When the American Civil War came, Mr. Bunch was the only competent British consul in the Confederacy.  He was required to carry out secret diplomatic missions to try to get the Confederate government to pledge not to revive the slave trade–without ever making a solid promise to have Great Britain recognize the Confederacy as a separate nation.   Meanwhile, his dispatches were part of the reason the United Kingdom held off on recognizing the CSA, despite the foreign policy blunders of U.S,. Secretary of State William Seward, who seemed ready to provoke war with Britain if that’s what it took to show the Union would not be intimidated.

Mr. Seward was also completely taken in by Mr. Bunch’s smiling facade, and decided he was in cahoots with the rebels, pulling his diplomatic credentials.  When Mr. Bunch was evacuated from Charleston by a British ship in 1863, the South Carolina newspapers hailed him as a friend of the South.

The book comes with a center section of photographs, an extensive bibliography by subject (the book was vastly helped by Bunch’s diplomatic correspondence now being declassified), endnotes, acknowledgements and index.

Some thoughts:  this book is very clear about the way the South Carolinians’ dependence on slavery and their doubling down on it being the only ethical mode of life led them in a death spiral that could only result in economic destruction, even if the Civil War had not come about.  Make no mistake; at least for the elite of Charleston, the secession was all about keeping and expanding slavery (though their diplomats in European countries quickly resorted to all the other explanations you’ve heard, because slavery was a hard sell.)

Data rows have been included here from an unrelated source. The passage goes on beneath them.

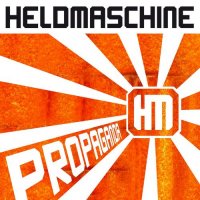 Heldmaschine - Propaganda (Single) (2014)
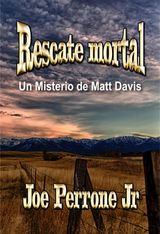 RESCATE MORTAL
UN MISTERIO DE MATT DAVIS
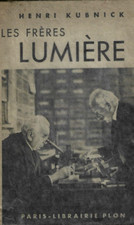 LES FRERES LUMIERE/ HENRI KUBNICK/ PLON 1938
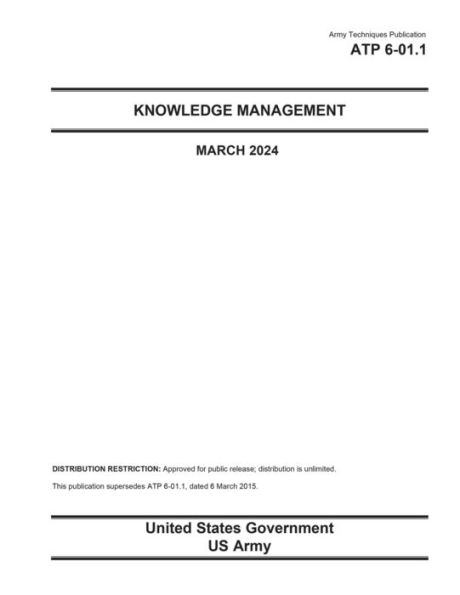 Army Techniques Publication ATP 6-01.1 Knowledge Management March 2024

Also, the peek behind the curtains of diplomacy makes me wonder what our own diplomats are up to around the world, and other countries’ diplomats are up to here.  How much double-dealing is acceptable in a good cause?  How can we ever be sure what an ambassador is really thinking?  Was that really the best treaty we could get, or is something entirely different going on behind the scenes?

Highly recommended for American Civil War buffs, history fans and those who want to know more about how diplomacy works.

Disclaimer: I received this book from Blogging for Books for the purpose of writing a review.  No other compensation was involved.

4 comments

  1. I have always felt that if history lessons were more about the story and less about the names and dates…it would be so much easier to learn and remember. I thoroughly enjoyed your review and your insights. Well done!

    1. I think this book would make a good book club selection–it brings up interesting (if sometimes contentious) topics.